Despite several protests and uprisings during the latest economic “crisis”, a qualitative social change doesn’t seem even thinkable on a larger scale. Instead, it seems as if excessive knowledge and distancing criticism had their own, subjectively relieving functions. “There is no alternative”, the frequently used slogan by political elites when it comes to discussions about the character of our living together, objectively encompasses the described trends, legitimizes the status quo and restrains any perspectives of and debates about a different tomorrow. This slogan is, in fact, a downright perversion of any kind of modern day future orientation.

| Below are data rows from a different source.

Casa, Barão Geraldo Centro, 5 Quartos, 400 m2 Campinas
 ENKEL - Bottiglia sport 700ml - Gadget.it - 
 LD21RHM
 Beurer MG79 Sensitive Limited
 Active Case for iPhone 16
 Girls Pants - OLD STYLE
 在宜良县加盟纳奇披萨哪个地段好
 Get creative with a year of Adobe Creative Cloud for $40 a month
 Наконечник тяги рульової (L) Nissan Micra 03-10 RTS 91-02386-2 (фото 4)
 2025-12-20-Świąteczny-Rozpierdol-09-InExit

This atmosphere of ABSOLUTE PRESENT, suddenly and partly disrupted by acts of fundamentalism and terrorism, is an atmosphere in which resentments and a swing to the right of the post-political mainstream come to light. Sarcasm, irony and distance on the one hand, fatalism on the other have been the answering modus operandi in liberal and leftist contexts (or, at least, appeared as desirable options). Where remnants of criticism and opposition are articulated, personal liability becomes sacrosanct. Instead of organization, solidarization, cultural or aesthetic expressions of discontent, retraction and diffuse impressions of powerlessness and passiveness prevail. ABSOLUTE appears this present not only because of its idiosyncratic indifference and timelessness, but because of the unimaginability of substantial changes within this present.

This turns out to be problematic for emancipatory policies and politics as well. Political creative drive focuses, let alone resentment, hate and violent catharsis, on the immediate private sphere or the own peer group(s). Homogenous social formation is mistaken for political practice.  Lifestyle choices (fair, ecological, local) tend to be the remains of what once was referred to as social context, as object for radical criticism. „Policies of the private“ and the negotiation of – partly bizarre – ethical and social codices successfully replaced forms of collective, political concepts aiming at the big picture.

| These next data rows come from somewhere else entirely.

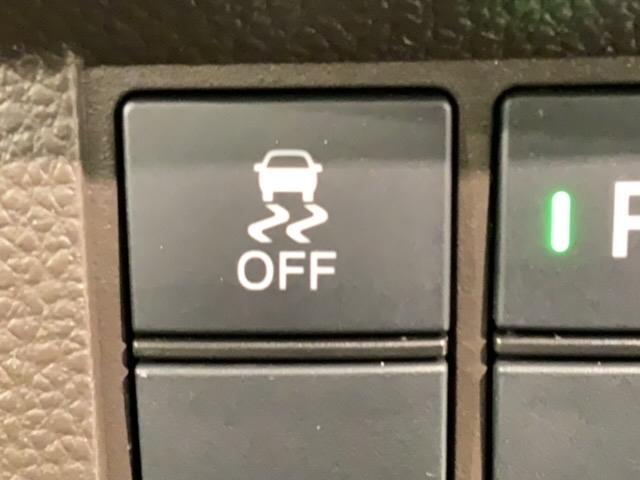 ������h�~���u�����Ă��܂��B�����Ƃ������Ɉ��S�ł��ˁB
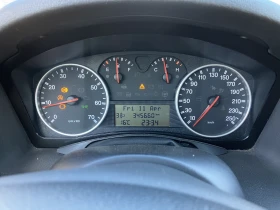 Fiat Croma, снимка 10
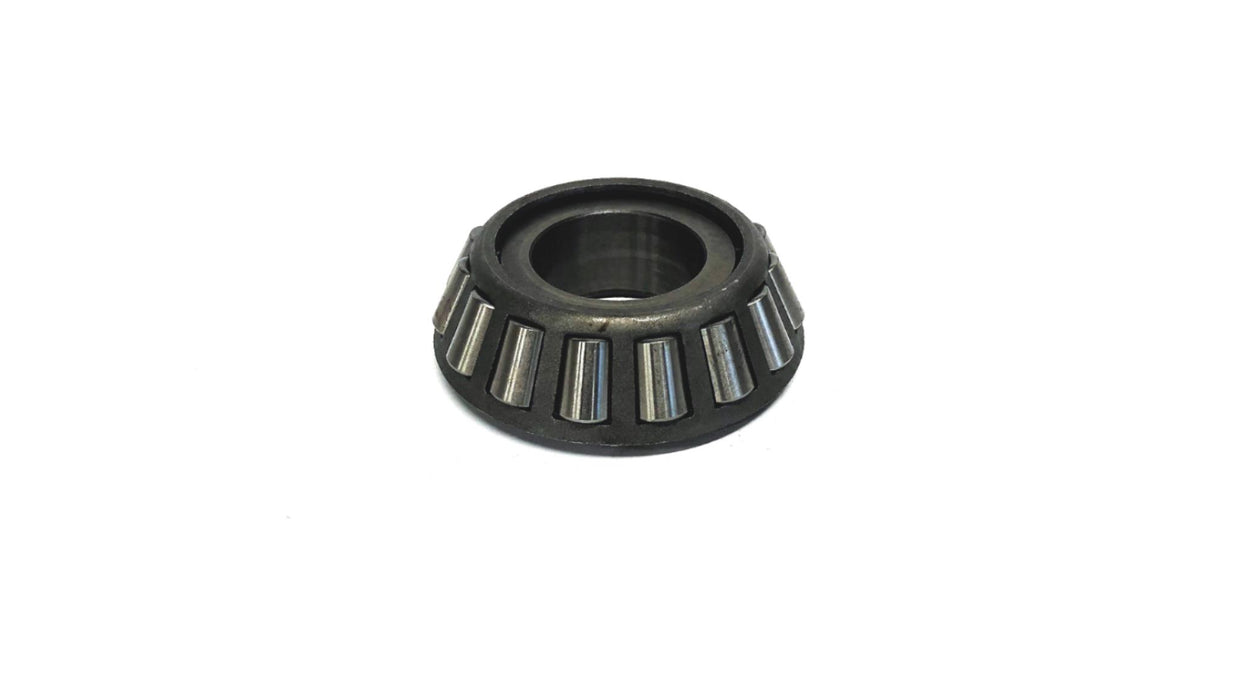 SKF Cone Bearing K-44143 NOS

All these are aspects of what we’re trying to embrace using the term ABSOLUTE PRESENT, introducing a sketch of parallel developments and trends interconnected and dependent on each other. Nevertheless, reflexion of our own perceptions – and their potential stabilizing function – remains critical. Maybe perceiving complexity and interconnectedness of global capitalism as topics worthwhile moaning about and simultaneously perceiving future as „project“ is a part of the problem itself?

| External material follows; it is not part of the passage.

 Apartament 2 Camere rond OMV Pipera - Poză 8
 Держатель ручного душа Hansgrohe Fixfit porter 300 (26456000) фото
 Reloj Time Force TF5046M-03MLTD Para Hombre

Organizing pessimism (Benjamin) in a modern day context would mean to reveal and to politicize the pathologies of our time such as exhaustion, powerlessness, and depression, as well as substitutability and replaceability. That is, to politicize and thus to emphasize our impotency and potency, our joy, sorrow, our shortcoming and our desires apart from mere private spheres. Furthermore, it would mean to regain and strengthen our perception of past and future – in order to come to terms with the present.